## BREVE ESERCIZIO A
Traduci in inglese questa frase del brano scelto: «E' quanto dichiara, in una nota, il presidente dei senatori dell'Udc, Gianpiero D'Alia.»

## BRANO SCELTO
┌────────

D’Alia “Il Governo riferisca” "Il Governo porti a conoscenza del Parlamento le reali dimensioni dell'archivio segreto Genchi: riteniamo grave che un soggetto, pur convenzionato, possa avere a disposizione un'immensa banca dati e aver controllato i tabulati telefonici di personalità istituzionali, tra cui, a quanto si apprende, anche dell'allora Capo della Polizia Gianni De Gennaro, oggi al vertice delle strutture di intelligence". E' quanto dichiara, in una nota, il presidente dei senatori dell'Udc, Gianpiero D'Alia. "Nella prossima capigruppo - aggiunge l'esponente centrista - chiederemo che il Copasir possa mettere a disposizione del Parlamento una relazione specifica, che faccia chiarezza su questa oscura vicenda, come su quella dei dossier illegali Telecom".

L’ANM si difende dalle accuse "Noi non plaudiamo alle sentenze di assoluzione e condanna e, a maggior ragione, in occasione di una decisione della sezione disciplinare. Non esistono dichiarazioni in tal senso dei dirigenti dell'associazione" del Csm. Così l'Associazione nazionale magistrati interviene dopo le 'dimissioni' prima del procuratore Luigi Apicella, poi del sostituto Grabriella Nuzzi, entrambi di Salerno. "Comprendiamo l'amarezza dei colleghi nei cui confronti sono state inflitte gravi sanzioni", aggiunge l'Anm, "noi riteniamo, tuttavia, che spetti solo agli organi istituzionalmente competenti stabilire, nel pieno rispetto delle garanzie procedurali, chi deve essere condannato o assolto e che sia sbagliato da parte della politica prendere spunto da queste vicende per preannunciare riforme". Il nostro pensiero sulle vicende di Salerno e Catanzaro - spiega la giunta esecutiva dell'Anm - lo abbiamo ampiamente espresso in due documenti recentemente approvati: "in quei documenti non vi è stato alcun riferimento al merito delle indagini, ma solo a profili attinenti alla professionalità e al metodo, tanto nei confronti dei colleghi di Salerno quanto di quelli di Catanzaro". "Noi riteniamo che in occasione degli ultimi episodi il sistema abbia funzionato - prosegue l'Anm - perché ha consentito, in tempi rapidi, all'organo cui la Costituzione assegna tale compito di verificare la fondatezza, in una fase preliminare, di un'accusa disciplinare in una vicenda che aveva creato sconcerto nella pubblica opinione e che richiedeva che venissero ristabilite delle certezze per restituire credibilità alla magistratura".

└────────

## LE VOCI
┌────────

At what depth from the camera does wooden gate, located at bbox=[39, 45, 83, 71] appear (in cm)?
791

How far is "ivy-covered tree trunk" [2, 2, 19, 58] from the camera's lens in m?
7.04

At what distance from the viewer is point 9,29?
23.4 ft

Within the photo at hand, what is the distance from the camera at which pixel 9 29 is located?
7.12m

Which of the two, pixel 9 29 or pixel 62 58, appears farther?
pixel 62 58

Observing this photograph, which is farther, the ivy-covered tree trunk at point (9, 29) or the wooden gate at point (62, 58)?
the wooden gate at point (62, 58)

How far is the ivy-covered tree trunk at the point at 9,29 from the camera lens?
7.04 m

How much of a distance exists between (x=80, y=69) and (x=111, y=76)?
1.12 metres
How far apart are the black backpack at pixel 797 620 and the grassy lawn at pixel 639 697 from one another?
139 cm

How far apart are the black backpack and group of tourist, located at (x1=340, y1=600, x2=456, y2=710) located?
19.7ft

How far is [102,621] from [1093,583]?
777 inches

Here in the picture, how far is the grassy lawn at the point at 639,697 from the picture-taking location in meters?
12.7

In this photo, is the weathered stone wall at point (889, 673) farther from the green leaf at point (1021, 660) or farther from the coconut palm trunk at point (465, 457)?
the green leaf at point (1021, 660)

└────────

## BREVE ESERCIZIO B
Cita tali e quali le righe delle voci che vanno da quella contenente "How far apart are the black backpack and" fino alla fine delle voci, estremi compresi.

## RISULTATO A
This is what the president of the UDC senators, Gianpiero D'Alia, states in a note.

## RISULTATO B
How far apart are the black backpack and group of tourist, located at (x1=340, y1=600, x2=456, y2=710) located?
19.7ft

How far is [102,621] from [1093,583]?
777 inches

Here in the picture, how far is the grassy lawn at the point at 639,697 from the picture-taking location in meters?
12.7

In this photo, is the weathered stone wall at point (889, 673) farther from the green leaf at point (1021, 660) or farther from the coconut palm trunk at point (465, 457)?
the green leaf at point (1021, 660)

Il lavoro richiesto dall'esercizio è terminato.